A judge in the Dominican Republic instructed the police to cease monitoring the man who was the last person to see a University of Pittsburgh student before she went missing. However, the judge did not order the return of his passport, preventing him from leaving the country.
The disappearance of Sudiksha Konanki, a 20-year-old student, occurred in Punta Cana on March 6. She was last spotted on the beach near her hotel, alongside Joshua Riibe, a fellow student from St. Cloud State University in Minnesota. While the group had been out partying, Konanki remained on the beach with Riibe after the others returned to the hotel around 6 a.m.
The authorities have taken Riibe’s passport and subjected him to extensive interrogation. Consequently, his lawyer has initiated a habeas corpus petition to release him from police custody. A judgment on the habeas corpus request is anticipated by March 28, according to ABC News.
“I can’t go anywhere. And I really want to be able to go home, talk to my family, give them hugs, tell them I miss them,” Riibe said at Tuesday’s hearing. “I understand I’m here to help, but it’s been 10 days and I can’t leave.”
Prosecutors, at times contentiously, insisted that Riibe was not actually under surveillance during the hearing, noting that he was not escorted into the courtroom. But Riibe and his father, Albert Riibe, testified that officers follow them to restaurants and everywhere else they want to go.
Riibe told the court that Konanki’s mother hugged him and thanked him before she left the Dominican Republic.
“Her mother gave me a hug and said, ‘Thank you for saving my daughter the first time,”‘ Riibe said in court Tuesday. “It was really tough.”

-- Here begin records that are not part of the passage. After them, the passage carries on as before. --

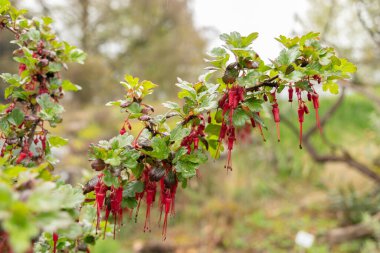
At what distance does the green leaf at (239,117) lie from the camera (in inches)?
32.2

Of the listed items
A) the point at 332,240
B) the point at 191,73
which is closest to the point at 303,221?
the point at 332,240

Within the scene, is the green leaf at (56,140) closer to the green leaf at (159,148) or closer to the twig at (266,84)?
the green leaf at (159,148)

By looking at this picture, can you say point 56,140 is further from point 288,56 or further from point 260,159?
point 260,159

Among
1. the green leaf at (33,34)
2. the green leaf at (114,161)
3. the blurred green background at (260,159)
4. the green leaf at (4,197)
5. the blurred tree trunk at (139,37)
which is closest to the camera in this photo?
the green leaf at (4,197)

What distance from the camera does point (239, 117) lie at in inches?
32.5

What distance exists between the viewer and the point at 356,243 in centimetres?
378

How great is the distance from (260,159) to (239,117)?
5.58 meters

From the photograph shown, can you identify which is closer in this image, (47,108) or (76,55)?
(47,108)

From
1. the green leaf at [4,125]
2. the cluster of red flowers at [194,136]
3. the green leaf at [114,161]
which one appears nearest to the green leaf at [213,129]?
the cluster of red flowers at [194,136]

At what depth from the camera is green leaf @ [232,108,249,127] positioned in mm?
817

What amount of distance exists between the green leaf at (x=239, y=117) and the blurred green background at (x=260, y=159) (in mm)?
2122

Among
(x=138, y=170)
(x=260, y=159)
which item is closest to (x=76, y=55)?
(x=138, y=170)

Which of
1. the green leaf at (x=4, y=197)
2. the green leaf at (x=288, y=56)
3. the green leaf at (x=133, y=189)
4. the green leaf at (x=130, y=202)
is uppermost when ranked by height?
the green leaf at (x=288, y=56)

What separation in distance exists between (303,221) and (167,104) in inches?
159
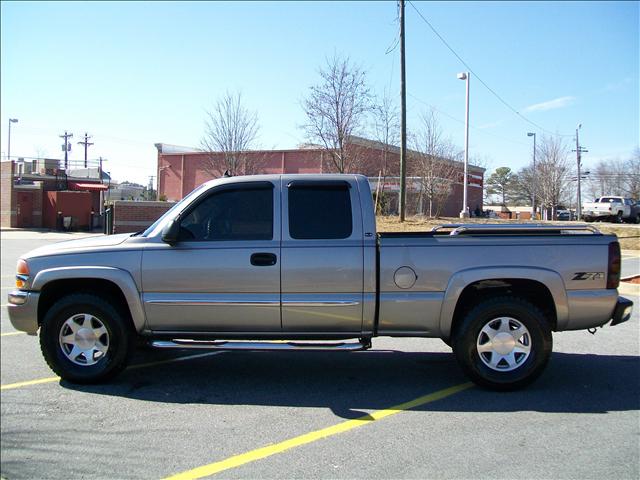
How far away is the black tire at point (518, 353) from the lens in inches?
195

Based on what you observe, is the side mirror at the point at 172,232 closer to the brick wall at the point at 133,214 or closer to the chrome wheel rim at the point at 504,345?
the chrome wheel rim at the point at 504,345

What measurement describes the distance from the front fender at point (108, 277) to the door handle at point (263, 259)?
3.78 ft

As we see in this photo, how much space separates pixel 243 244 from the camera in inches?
198

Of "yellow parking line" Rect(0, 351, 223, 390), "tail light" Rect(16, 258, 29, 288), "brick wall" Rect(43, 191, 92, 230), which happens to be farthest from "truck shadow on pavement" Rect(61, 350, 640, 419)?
"brick wall" Rect(43, 191, 92, 230)

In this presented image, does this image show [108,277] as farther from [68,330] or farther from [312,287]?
[312,287]

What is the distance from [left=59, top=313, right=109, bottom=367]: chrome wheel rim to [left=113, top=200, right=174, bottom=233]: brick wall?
2108 cm

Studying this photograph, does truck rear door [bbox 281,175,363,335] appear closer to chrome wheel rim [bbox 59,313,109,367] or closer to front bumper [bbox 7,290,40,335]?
chrome wheel rim [bbox 59,313,109,367]

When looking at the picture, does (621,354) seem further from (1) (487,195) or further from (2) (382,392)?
(1) (487,195)

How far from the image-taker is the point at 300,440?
398 cm

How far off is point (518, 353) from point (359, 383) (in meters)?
1.55

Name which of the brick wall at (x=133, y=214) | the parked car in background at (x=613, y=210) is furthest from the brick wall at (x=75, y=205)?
the parked car in background at (x=613, y=210)

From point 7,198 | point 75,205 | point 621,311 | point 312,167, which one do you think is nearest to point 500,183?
point 312,167

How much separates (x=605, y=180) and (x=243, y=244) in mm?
34699

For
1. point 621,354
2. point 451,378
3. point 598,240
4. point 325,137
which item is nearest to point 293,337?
point 451,378
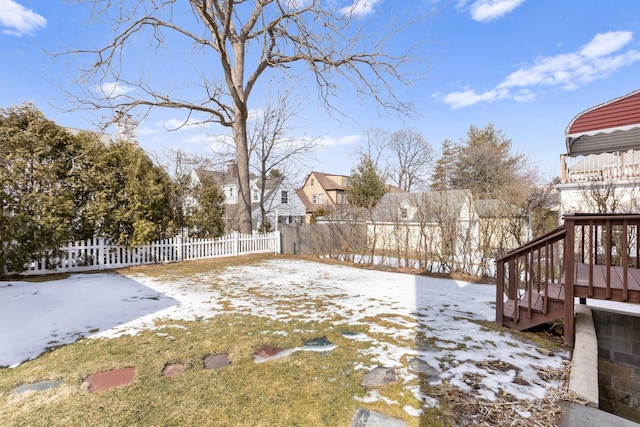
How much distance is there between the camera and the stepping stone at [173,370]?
104 inches

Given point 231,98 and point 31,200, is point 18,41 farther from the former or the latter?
point 231,98

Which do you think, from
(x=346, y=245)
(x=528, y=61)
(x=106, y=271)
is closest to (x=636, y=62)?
(x=528, y=61)

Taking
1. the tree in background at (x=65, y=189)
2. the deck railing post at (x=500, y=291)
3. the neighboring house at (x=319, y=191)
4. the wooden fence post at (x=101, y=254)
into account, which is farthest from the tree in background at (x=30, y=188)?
the neighboring house at (x=319, y=191)

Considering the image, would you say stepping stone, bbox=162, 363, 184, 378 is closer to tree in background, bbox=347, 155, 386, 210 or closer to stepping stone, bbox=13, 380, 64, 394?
stepping stone, bbox=13, 380, 64, 394

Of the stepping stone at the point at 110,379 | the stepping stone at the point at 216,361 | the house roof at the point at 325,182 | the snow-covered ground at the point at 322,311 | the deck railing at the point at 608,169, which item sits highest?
the house roof at the point at 325,182

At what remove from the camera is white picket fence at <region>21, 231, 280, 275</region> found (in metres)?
7.51

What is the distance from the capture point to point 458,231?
25.8 ft

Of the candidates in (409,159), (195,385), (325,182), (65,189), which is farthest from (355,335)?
(409,159)

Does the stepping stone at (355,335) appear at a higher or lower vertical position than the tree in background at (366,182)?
lower

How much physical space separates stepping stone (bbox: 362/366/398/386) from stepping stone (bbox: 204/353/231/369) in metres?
1.30

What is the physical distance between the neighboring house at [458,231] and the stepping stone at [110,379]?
731 cm

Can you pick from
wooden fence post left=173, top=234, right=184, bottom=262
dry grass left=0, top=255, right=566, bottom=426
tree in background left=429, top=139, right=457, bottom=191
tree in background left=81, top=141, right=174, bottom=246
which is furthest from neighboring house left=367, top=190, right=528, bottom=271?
tree in background left=429, top=139, right=457, bottom=191

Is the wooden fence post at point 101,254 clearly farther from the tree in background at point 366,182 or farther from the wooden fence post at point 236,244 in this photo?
the tree in background at point 366,182

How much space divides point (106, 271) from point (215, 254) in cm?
337
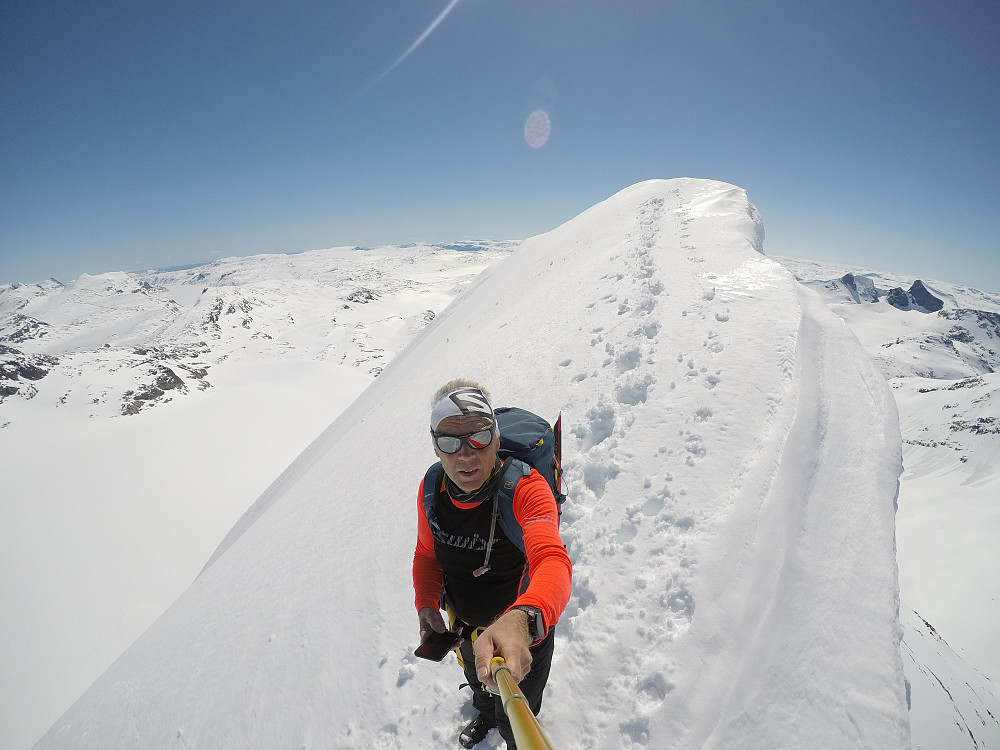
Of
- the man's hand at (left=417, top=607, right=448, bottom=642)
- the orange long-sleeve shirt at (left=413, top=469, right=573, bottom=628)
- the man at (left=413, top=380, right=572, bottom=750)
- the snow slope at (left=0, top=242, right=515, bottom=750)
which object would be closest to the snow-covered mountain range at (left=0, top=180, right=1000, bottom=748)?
the man at (left=413, top=380, right=572, bottom=750)

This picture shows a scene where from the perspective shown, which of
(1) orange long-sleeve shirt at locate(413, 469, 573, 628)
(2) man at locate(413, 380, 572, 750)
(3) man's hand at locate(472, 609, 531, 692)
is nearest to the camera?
(3) man's hand at locate(472, 609, 531, 692)

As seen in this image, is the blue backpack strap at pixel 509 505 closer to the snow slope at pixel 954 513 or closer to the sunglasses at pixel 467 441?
the sunglasses at pixel 467 441

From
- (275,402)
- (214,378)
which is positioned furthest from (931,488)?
(214,378)

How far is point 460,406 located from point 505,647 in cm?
139

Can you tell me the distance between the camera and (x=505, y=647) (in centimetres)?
179

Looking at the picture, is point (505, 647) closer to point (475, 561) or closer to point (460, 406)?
point (475, 561)

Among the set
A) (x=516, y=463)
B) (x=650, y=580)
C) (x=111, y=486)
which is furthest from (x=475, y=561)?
Answer: (x=111, y=486)

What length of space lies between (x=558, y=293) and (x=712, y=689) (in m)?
10.7

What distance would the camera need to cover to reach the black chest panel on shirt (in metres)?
2.73

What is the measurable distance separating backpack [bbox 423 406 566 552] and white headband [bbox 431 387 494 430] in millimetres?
385

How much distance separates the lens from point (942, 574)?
38.6 m

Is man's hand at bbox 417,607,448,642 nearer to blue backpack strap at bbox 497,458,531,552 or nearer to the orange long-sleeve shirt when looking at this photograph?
the orange long-sleeve shirt

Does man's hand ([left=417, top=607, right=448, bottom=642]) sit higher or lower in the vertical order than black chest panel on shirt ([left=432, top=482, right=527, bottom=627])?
lower

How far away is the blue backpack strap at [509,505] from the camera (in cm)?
258
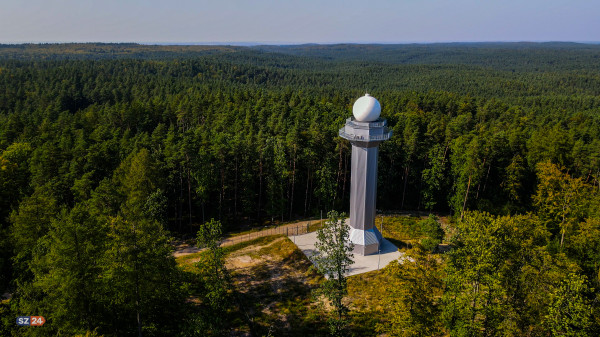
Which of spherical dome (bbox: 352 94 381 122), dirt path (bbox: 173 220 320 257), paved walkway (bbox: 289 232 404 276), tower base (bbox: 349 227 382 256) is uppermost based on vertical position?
spherical dome (bbox: 352 94 381 122)

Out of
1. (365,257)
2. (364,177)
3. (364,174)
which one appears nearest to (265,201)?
(365,257)

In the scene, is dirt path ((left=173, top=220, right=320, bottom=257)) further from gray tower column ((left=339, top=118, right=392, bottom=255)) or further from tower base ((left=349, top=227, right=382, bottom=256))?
gray tower column ((left=339, top=118, right=392, bottom=255))

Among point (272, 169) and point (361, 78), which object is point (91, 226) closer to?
point (272, 169)

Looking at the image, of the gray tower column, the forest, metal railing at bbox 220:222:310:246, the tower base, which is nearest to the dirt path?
metal railing at bbox 220:222:310:246

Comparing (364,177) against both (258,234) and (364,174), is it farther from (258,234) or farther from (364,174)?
(258,234)

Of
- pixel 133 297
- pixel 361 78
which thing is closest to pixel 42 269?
pixel 133 297

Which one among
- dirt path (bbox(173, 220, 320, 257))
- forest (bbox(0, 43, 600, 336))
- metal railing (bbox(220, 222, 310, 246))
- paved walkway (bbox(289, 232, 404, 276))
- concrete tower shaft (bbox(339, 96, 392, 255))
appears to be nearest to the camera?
forest (bbox(0, 43, 600, 336))
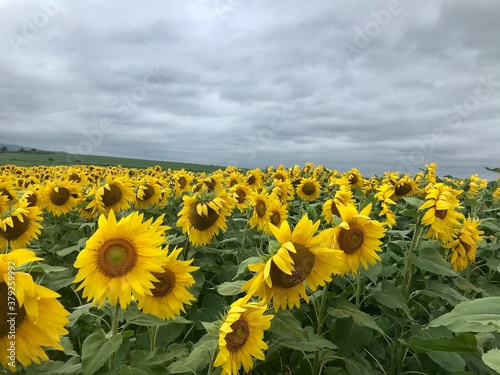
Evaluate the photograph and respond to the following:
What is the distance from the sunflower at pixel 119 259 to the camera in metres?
2.46

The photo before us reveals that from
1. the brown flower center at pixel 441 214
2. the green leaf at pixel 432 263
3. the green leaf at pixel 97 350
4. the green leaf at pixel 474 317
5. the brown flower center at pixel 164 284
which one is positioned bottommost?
the green leaf at pixel 97 350

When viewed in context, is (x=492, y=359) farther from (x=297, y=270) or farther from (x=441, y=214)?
(x=441, y=214)

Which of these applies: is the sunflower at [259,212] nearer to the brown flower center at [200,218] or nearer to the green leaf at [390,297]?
the brown flower center at [200,218]

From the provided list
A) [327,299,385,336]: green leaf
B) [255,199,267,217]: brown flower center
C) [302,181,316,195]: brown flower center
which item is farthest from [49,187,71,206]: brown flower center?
[327,299,385,336]: green leaf

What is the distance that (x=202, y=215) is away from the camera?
15.3 feet

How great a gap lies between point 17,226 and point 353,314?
4.21m

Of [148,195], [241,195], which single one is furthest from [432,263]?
[148,195]

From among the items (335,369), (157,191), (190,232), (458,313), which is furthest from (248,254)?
(458,313)

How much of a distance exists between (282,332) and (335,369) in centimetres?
105

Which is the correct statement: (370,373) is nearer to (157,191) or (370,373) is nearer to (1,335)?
(1,335)

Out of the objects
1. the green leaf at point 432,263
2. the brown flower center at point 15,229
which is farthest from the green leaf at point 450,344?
the brown flower center at point 15,229

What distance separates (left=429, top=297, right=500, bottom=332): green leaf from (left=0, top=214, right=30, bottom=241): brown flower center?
16.2 feet

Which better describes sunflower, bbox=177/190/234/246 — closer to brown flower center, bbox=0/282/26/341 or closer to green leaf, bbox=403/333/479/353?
brown flower center, bbox=0/282/26/341

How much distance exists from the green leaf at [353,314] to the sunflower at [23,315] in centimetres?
178
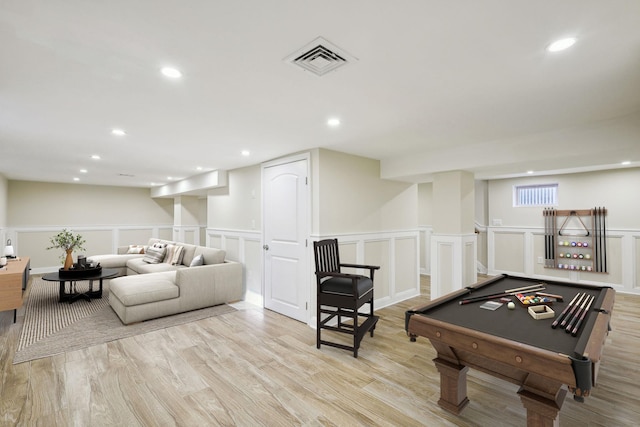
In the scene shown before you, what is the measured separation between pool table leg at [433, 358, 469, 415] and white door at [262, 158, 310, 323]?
78.6 inches

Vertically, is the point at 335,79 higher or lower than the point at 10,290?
higher

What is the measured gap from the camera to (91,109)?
245cm

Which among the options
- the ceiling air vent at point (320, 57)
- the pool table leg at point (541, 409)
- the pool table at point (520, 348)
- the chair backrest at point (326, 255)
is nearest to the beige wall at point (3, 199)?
the chair backrest at point (326, 255)

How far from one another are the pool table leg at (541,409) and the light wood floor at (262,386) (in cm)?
44

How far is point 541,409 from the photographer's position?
63.2 inches

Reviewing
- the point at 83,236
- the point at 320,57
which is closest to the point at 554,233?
the point at 320,57

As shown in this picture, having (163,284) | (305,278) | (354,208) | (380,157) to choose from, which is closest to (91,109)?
(163,284)

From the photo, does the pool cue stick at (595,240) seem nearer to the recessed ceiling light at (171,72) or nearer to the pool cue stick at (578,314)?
the pool cue stick at (578,314)

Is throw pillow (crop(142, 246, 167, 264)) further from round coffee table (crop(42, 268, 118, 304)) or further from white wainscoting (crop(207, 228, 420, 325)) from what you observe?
white wainscoting (crop(207, 228, 420, 325))

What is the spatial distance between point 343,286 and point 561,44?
8.21 feet

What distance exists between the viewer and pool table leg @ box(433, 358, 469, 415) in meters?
2.06

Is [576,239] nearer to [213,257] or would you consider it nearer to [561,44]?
[561,44]

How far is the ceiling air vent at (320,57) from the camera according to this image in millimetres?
1552

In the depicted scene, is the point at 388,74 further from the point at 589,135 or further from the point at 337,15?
the point at 589,135
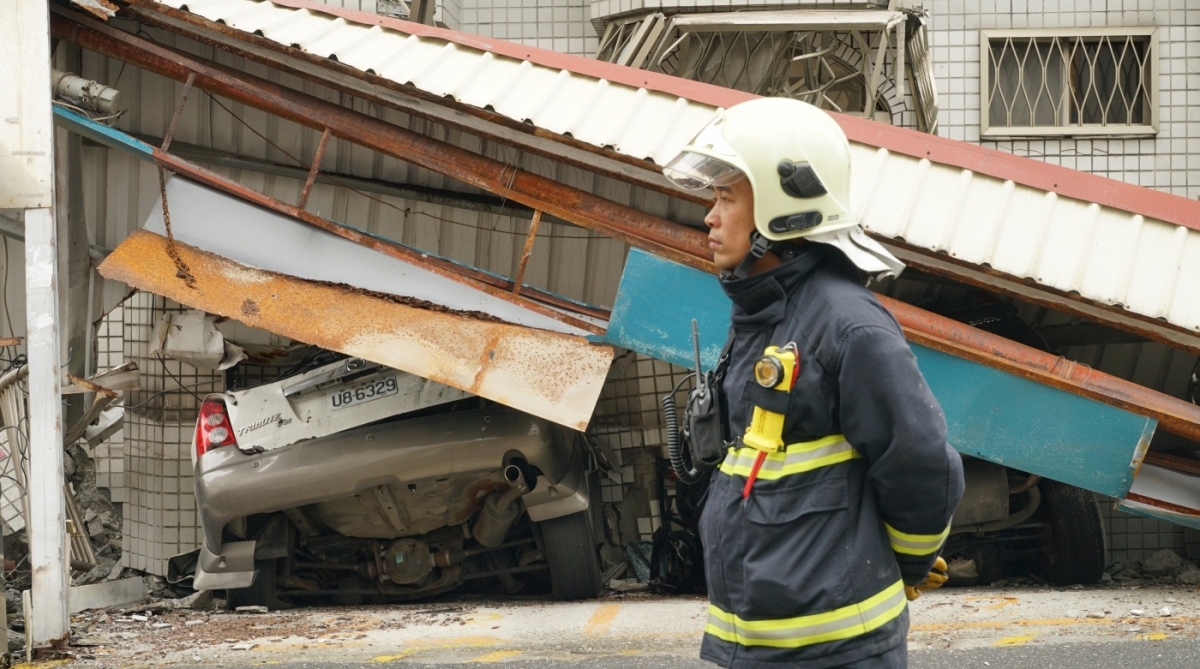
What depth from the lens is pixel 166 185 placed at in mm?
5680

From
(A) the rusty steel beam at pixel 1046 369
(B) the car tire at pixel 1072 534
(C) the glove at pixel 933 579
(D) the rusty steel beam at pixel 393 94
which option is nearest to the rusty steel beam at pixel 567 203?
(A) the rusty steel beam at pixel 1046 369

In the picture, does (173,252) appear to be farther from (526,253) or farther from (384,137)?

Riibe, a native of Iowa, has said that he and Konanki waded into the water and were swept out to sea by a large wave. He said he managed to get them both back closer to shore and last saw her walking in knee-deep water back toward where they had left their personal items. He said he passed out, however, and when he awoke, he assumed she’d gone back to her hotel room.
Meanwhile, Konanki’s parents sent a letter to Dominican authorities asking them to declare their daughter dead. They said in the letter that they accepted Riibe’s explanation of what happened and believed that she had drowned accidentally since investigators have found no evidence of foul play, CrimeOnline reported.
They spoke with reporters outside their home in Loudon County, Virginia, on Tuesday but did not comment on Riibe’s hearing.
“It is with deep sadness, sadness and heavy, heavy heart, we are coming to the terms with the fact that our daughter has drowned,” Subbarayudu Konanki said, according to NBC News. “This is incredibly difficult for us to process.”
Konanki said that authorities showed the family how high the waves were at the time of his daughter’s disappearance and said that authorities “clarified that the person of interest is not a suspect from the beginning.”